Scraping and migrating a website’s content to Statamic CMS

5 min readFeb 11, 2020

Moving content from a database to files

When redesigning a website or simply moving to a new CMS, migrating content is a core task. If you or your client authored hundreds or thousands of article over years, there is no way that you can migrate those by copy & pasting from one CMS to another.

No more database

If your old CMS had a database and your new CMS doesn’t, you need to figure out a way to migrate content from database tables to folders and files. In my case, I didn’t even have access to the database (neither did I want to mess with Drupal anyway).

Migrating without database access? Scrape it!

The good news was that each page on the website output a lot of structure meta data and the content was formatted as simple paragraphs with nothing fancy in between.

Given the structure of the HTML, it seemed very reasonable to migrate content by first scraping it from the website.

Scrape the content from the website
Format the content and meta data to match the new content structure
Generate Markdown files

Why scraping?

Need to migrate a website to a flat file CMS, like Statamic or Kirby
No access to the original database of a website
No knowledge of the current CMS
No easy way to export from the current CMS
No way to import content into a flat file CMS other than creating files

Why not use the Statamic Importer?

While the importer can handle a collection of JSON content and generate entries from it, it has a drawback:

no support for multi-lingual content

In my case, it was necessary to import entries in German and French, thus I had two options:

use my poor PHP skills to hack around with the importer to support multiple languages
generate .md files and copy them to the content folder (one folder per language)

Scraping

Without this library for NodeJS, this project would have not been possible. The sitemap-generator is intended to generate a XML Sitemap for a website and does so fairly well! Simply pass it a base URL and start the generator.
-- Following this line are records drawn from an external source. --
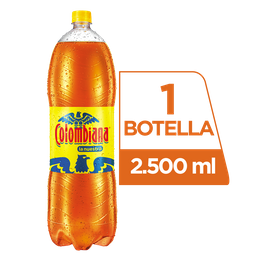 Colombiana 2.5 l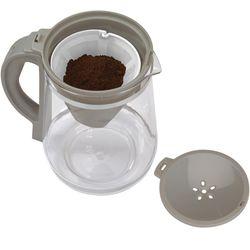 Cafeteira-Cafe-Paladar-30-Cafe-E-Cha-220V-Cadence143338CAF141-220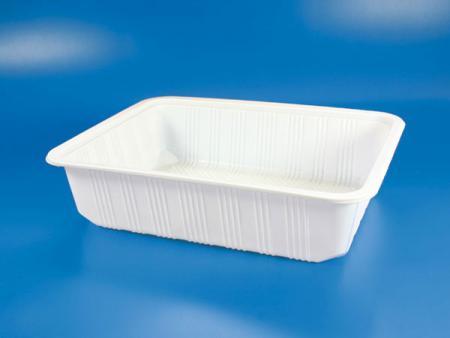Plastique pour aliments surgelés pour micro-ondes - PP 5,5 cm - Boîte de scellage haute - Plastique pour aliments surgelés au micro-ondes - Boîte d'étanchéité en PP de 5,5 cm de haut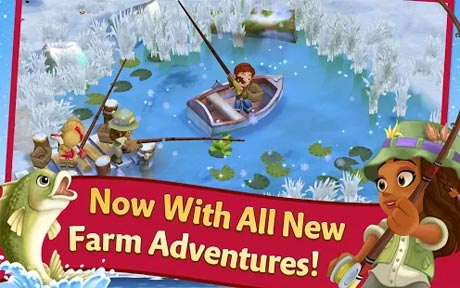 FarmVille 2 Country Escape Apk Mod Download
lgraubner/sitemap-generator

Easily create XML sitemaps for your website. Generates a sitemap by crawling your site. Uses streams to efficiently…

github.com

const SitemapGenerator = require("sitemap-generator");
const baseUrl = "https://your-base-url.com/some-path";const generator = SitemapGenerator(baseUrl, {  stripQuerystring: false})

In order to generate the sitemap, the script crawls the entire website with all the links between the pages.

But instead of waiting for the script to finish and output the XML, I’ve used the callback function every time a new link is being added to the sitemap.

// register event listenersgenerator.on('add', (url) => {
  // new link found
});

Parsing

Now, whenever we receive a new URL, we can fetch the URL and wait for the response which will be a string of HTML.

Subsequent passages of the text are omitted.